Reproduce the quoted patch message below in full, character for character.

| Source passage |
# # # #

On 15/10/2019 19.51, Richard Henderson wrote:
> Capstone assumes any unknown instruction is 2 bytes.
> Instead, use the ilen field in the first two bits of
> the instruction to stay in sync with the insn stream.
>
> Signed-off-by: Richard Henderson <[email protected]>
> ---
> disas.c | 37 +++++++++++++++++++++++++++++++++++++
> 1 file changed, 37 insertions(+)
>
> diff --git a/disas.c b/disas.c
> index 51c71534a3..2a000cbeb0 100644
> --- a/disas.c
> +++ b/disas.c
> @@ -178,6 +178,39 @@ static int print_insn_od_target(bfd_vma pc,
> disassemble_info *info)
> to share this across calls and across host vs target disassembly. */
> static __thread cs_insn *cap_insn;
>
> +/*
> + * The capstone library always skips 2 bytes for S390X.

# # # #

| Information supplied |
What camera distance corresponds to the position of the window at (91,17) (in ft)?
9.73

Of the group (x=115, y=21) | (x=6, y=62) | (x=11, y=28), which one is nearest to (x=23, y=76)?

# # # #

| Problem solution |
On 15/10/2019 19.51, Richard Henderson wrote:
> Capstone assumes any unknown instruction is 2 bytes.
> Instead, use the ilen field in the first two bits of
> the instruction to stay in sync with the insn stream.
>
> Signed-off-by: Richard Henderson <[email protected]>
> ---
> disas.c | 37 +++++++++++++++++++++++++++++++++++++
> 1 file changed, 37 insertions(+)
>
> diff --git a/disas.c b/disas.c
> index 51c71534a3..2a000cbeb0 100644
> --- a/disas.c
> +++ b/disas.c
> @@ -178,6 +178,39 @@ static int print_insn_od_target(bfd_vma pc,
> disassemble_info *info)
> to share this across calls and across host vs target disassembly. */
> static __thread cs_insn *cap_insn;
>
> +/*
> + * The capstone library always skips 2 bytes for S390X.